Tuesday, January 10, 2012

5 Things to Know About Boxing Exercise Workouts


Boxing is a demanding sports that requires participants to be in top physical condition if they are going to have a chance to compete and win against an opponent who is also in top physical condition. Since your opponent is trying to hit you with hard punches that can cause damage, you must take steps to protect yourself. Working out and engaging in exercises geared toward boxing will help prepare you to be in the best physical condition possible.
1
Jump rope to build stamina, quickness, timing, agility and quickness. This is one of the most traditional boxing exercises and one of the most effective. In most cases, boxers will jump rope for three minutes at a time because this is the same amount of time that a boxer will fight in a round. A boxer who can jump rope for three minutes, take a 30-second break and continue in that pattern for three or four rounds will make significant progress towards getting in shape.
2
Run at the local track and do interval training.
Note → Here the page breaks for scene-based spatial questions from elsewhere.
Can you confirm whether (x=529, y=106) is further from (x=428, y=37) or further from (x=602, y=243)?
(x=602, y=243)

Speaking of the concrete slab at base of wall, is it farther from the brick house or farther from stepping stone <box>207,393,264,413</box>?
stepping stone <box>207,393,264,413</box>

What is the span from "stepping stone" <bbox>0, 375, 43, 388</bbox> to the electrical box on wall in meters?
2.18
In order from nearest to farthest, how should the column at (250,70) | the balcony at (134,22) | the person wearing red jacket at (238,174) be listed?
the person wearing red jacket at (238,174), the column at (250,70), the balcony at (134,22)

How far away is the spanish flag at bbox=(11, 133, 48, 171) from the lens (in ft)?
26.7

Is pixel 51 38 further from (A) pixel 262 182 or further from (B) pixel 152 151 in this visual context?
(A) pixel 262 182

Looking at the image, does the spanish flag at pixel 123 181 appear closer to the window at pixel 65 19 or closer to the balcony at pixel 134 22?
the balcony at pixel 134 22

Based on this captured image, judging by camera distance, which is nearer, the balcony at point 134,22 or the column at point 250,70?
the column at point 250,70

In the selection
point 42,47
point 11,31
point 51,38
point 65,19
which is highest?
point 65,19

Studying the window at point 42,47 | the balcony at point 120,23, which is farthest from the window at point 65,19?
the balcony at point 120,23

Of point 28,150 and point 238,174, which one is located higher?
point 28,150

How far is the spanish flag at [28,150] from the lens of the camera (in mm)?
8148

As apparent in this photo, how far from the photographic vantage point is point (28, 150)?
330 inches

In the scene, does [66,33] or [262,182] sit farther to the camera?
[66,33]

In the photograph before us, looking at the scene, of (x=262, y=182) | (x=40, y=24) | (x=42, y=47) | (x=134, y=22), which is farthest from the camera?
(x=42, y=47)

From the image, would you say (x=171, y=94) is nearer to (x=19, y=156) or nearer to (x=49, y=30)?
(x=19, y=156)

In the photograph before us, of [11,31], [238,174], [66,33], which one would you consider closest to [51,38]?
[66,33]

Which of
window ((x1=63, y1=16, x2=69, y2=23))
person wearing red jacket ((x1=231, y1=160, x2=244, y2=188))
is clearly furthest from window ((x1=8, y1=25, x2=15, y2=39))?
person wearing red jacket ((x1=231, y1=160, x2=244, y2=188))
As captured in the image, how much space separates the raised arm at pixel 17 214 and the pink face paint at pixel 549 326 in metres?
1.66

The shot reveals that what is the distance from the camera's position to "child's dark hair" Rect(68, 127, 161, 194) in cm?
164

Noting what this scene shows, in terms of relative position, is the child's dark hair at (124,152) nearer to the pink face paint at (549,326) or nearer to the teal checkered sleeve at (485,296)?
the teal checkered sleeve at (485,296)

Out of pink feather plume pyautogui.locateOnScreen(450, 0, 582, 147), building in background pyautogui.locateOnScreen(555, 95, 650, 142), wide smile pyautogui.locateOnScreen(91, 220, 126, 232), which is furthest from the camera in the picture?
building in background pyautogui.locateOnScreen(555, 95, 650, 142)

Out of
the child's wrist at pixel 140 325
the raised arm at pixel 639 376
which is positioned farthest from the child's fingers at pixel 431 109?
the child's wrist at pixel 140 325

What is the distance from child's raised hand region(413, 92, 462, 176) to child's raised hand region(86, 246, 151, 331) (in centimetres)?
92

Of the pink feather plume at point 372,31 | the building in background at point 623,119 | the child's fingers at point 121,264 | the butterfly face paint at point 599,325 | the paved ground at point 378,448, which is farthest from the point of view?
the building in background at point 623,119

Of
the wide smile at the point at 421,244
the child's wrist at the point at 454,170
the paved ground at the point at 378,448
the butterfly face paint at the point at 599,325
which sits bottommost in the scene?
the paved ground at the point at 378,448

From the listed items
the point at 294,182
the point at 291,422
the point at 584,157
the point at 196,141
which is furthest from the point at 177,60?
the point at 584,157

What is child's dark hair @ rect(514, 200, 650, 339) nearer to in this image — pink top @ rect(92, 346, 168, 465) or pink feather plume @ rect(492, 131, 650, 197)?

Many boxers do road work---running 3-to-5 miles in the morning three or four times a week---but interval training can help a boxer build explosive strength and stamina. Run 100, 90, 80 and 70 yards in succession at the track, taking no more than a 15-second break between the sprints. When you finish all four, take a two-minute break and repeat the set. Do one more double-set of sprints before your leave the track.
3
Engage in Russian twists with a medicine ball to build core strength and explosive punching power. Hold a 10-lb. medicine ball in both hands in front of you and twist to your right and to your left. Do this 10 times, take a break and then repeat the set to build strength and power in your core muscles.
4
Punch the speed bag to get fast hands, increase your reaction time and quickness. To hit the speed bag effectively, you must deliver your left jab to the bag in a circular and continuous motion. As you hit the bag, it will hit the back rim of the support ring, and you will have to hit it as it rebounds back to you. Add in a straight right hand punch to increase your agility and quickness.
5
Build power by hitting the heavy bag as you prepare for your fight. The heavy bag weighs 70-to-90 pounds and is designed to increase your explosiveness and punching power. The premise of the exercise is that you will increase your strength by getting your whole body behind these punches. Hit the bag for 3-to-5 minutes at a time in order to gain punching power.